課題要件.
**a)** 提示文の一文「イスラム法が適用外のインドネシアのほかの地域でも、同性愛者は差別と侮蔑の対象となっている。」を英語に訳せ。
**b)** 提示文に登場する地名（国・島・州の名）をすべて挙げること。
**c)** 提示文によると、アチェ州で同性愛行為が発覚した場合、どのような刑に処されるか。

提示文.
┌──

インドネシアで唯一イスラム法が適用されているスマトラ島北部のアチェ州では、同性愛行為は禁忌で、発覚した場合は公衆の面前でのむち打ち刑に処される。イスラム法が適用外のインドネシアのほかの地域でも、同性愛者は差別と侮蔑の対象となっている。それは圧倒的多数のイスラム教徒が信じるイスラム法がそう規定しているから、という理由である。先の日本人女性の夫も、イスラム教徒であることが思考の源泉になっているといえる。

こうした公的機関の差別は女性にも及んでおり、未婚の女性警察官の採用に当たっては国際的な人権団体や女性組織からの批判を受けて表向きは中止されたといわれているが、依然として「処女検査」が密かに実施されているとされる。その理由は「犯罪を取り締まる立場の女性警察官が未婚で性的関係を持つことは問題であり、ふさわしくない」からだとされている。

└──

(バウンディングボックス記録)
┌──

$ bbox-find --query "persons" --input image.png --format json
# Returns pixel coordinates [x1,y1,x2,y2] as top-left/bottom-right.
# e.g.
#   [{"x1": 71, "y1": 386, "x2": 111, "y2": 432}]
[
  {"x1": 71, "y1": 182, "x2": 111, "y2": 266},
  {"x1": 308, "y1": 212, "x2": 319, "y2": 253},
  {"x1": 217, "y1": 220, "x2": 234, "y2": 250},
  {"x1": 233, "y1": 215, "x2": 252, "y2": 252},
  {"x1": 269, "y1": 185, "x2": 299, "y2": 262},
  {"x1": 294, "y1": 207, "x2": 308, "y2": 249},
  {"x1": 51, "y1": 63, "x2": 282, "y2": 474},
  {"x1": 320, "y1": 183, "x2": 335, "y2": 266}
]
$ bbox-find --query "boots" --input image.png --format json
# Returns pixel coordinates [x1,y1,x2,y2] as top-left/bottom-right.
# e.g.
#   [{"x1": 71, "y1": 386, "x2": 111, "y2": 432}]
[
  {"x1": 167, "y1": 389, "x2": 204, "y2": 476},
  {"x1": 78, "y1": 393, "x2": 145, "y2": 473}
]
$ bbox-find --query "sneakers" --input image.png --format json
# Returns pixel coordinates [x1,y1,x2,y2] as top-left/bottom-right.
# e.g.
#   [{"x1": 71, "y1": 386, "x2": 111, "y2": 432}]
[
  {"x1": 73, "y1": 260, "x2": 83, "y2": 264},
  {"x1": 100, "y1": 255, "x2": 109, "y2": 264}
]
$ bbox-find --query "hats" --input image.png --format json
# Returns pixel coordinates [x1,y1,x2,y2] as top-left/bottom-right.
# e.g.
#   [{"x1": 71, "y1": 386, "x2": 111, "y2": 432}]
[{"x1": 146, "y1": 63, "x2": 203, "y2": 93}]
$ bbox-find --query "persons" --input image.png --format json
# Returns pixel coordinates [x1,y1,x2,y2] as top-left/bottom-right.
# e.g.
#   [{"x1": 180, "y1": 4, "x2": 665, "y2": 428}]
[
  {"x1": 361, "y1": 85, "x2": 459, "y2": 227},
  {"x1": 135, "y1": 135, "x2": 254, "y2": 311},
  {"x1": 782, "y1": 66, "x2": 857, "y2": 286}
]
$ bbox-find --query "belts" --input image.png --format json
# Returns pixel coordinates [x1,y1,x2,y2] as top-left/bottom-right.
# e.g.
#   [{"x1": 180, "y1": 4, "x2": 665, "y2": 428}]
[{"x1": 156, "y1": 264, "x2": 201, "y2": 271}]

└──

解答一覧.
**a)** Even in other parts of Indonesia where Islamic law does not apply, homosexuals are subject to discrimination and contempt.

**b)** インドネシア、スマトラ島、アチェ州

**c)** 公衆の面前でのむち打ち刑に処される。